The nation’s oldest law school tackles the world’s newest technologies
CLCT is a joint initiative of William & Mary Law School, the nation’s oldest law school (W&M had the nation’s first law professor), and the National Center for State Courts. W&M is world famous for its work in court and courtroom technology and has long been interested in the interrelationship between technology and law. Cisco’s grant support enabled CLCT to expand into the AI, IoT, and related technologies space.
CLCT’s first two findings were fundamental and important. First, CLCT confirmed that by and large legal professionals, including judges and lawyers, were, with notable exceptions, unfamiliar with AI and related technologies. The classic approach of most legal professionals is to wait until a case presents itself and then pursue self-education, often under great time pressure.
Second, CLCT concluded that when, and if, they dealt with these issues, legal academics, judges, and lawyers tended to consider each technology in a vacuum. This can easily produce erroneous results. Consider AI, for example. A “perfect” AI algorithm is vulnerable to the data used to train it and to the data that it uses. If the data used by the algorithm comes from an IoT device with an uncontrolled Internet connection, it’s vulnerable to the false and error-prone data found throughout the Internet. In the event of a lawsuit, who would be liable: designer, data provider, trainer, user, or some other party? Equally important, could we even determine the cause of a bad result, if it were arguably based on erroneous data that cannot be replicated or adequately explained?
Students pose the questions
With Cisco’s support, CLCT is augmenting its academic research work by conducting conferences, presentations, and international law student paper contests in which students discuss legal issues related to these interconnected technologies.
Last years’ contest was open to students in the EU, Canada, and the United States. The first prize went to Jordan Cohen, now at Emory Law, for his paper “Lights, Camera, AI: Artificial Intelligence and Copyright Ownership in the Entertainment Industry of Tomorrow.” The second prize was awarded to “Perfect Enforcement & Filtering Technology,” written Brian Mund, who graduated from Yale Law School in May 2018. The third prize went to “AI-‘Agents’: to be or not to be in legal ‘domain’?” co-authored by Federica Casano and Francesco Cavinato, both from Alma Mater Studiorum, Università di Bologna.

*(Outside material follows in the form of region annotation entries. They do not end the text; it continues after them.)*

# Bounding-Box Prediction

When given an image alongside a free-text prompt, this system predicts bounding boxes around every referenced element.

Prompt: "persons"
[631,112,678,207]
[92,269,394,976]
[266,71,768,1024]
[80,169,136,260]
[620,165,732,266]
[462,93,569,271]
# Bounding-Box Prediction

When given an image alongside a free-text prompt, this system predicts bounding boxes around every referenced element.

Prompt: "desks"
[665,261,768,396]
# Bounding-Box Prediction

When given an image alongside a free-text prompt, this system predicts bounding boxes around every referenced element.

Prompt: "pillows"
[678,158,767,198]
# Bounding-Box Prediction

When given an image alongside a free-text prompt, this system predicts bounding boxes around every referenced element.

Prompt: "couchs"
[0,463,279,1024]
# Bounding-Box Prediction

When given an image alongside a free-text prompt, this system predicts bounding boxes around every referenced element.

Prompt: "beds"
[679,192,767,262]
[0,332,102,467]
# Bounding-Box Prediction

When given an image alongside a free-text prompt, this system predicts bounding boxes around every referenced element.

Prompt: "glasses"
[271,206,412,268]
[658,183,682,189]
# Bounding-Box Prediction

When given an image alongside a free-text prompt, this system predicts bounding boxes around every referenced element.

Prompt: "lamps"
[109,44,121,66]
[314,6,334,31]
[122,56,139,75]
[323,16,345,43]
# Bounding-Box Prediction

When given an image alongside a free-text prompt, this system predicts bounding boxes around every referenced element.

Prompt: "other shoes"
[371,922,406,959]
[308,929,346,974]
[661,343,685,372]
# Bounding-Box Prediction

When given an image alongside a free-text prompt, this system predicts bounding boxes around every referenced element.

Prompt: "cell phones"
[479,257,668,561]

You can read the papers at the CLCT website.
This year’s competition and international conference will be held at William & Mary on October 26 and 27, and is open to law students worldwide. About the students engaged in the competition, Iria Giuffrida, associate director for Research and CLCT’s European law expert, has noted:
These events give us the privileged opportunity to establish a dialogue with the new generation of lawyers, whose careers will be defined by many of these emerging legal issues. They also permit us to collaborate with academics across the globe.

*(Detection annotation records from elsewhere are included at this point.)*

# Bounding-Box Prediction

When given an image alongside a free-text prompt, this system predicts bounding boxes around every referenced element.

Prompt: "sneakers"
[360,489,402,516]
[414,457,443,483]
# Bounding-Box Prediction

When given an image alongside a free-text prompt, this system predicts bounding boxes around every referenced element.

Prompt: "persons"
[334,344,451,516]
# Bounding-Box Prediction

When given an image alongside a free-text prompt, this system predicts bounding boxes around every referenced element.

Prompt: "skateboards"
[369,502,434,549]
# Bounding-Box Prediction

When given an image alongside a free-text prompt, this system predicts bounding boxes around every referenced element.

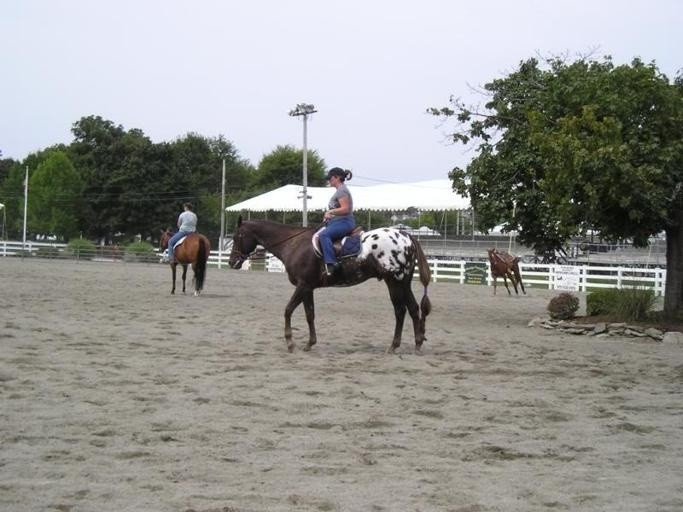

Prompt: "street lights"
[288,102,317,228]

Preparing the next generation for the intersection of law and technology
From CLCT’s perspective—and mine—since technology is changing so quickly, cross-discipline education is one of the only ways to prepare both the current and next generation of lawyers and judges to address these issues. Accordingly, CLCT created “AI & More: Legal Issues Likely to Arise from AI & Related Emerging Technologies,” an innovative, unique course at W&M Law School in which CLCT’s principals—professors knowledgeable in American, Canadian, and European Union law—team-taught an unprecedentedly large seminar focused on the legal issues growing out of AI technologies. The course was so successful that CLCT will create an online version next year. CLCT is also producing additional courses, including an innovative data course to be taught by Michelle Dennedy, Cisco’s vice president for Privacy.
As a technologist, I am used to hard, pragmatic questions: How secure is this? How easily hacked could it be? What will it cost to counter a vulnerability? It’s been an interesting experience to explore the legal vulnerabilities—and opportunities.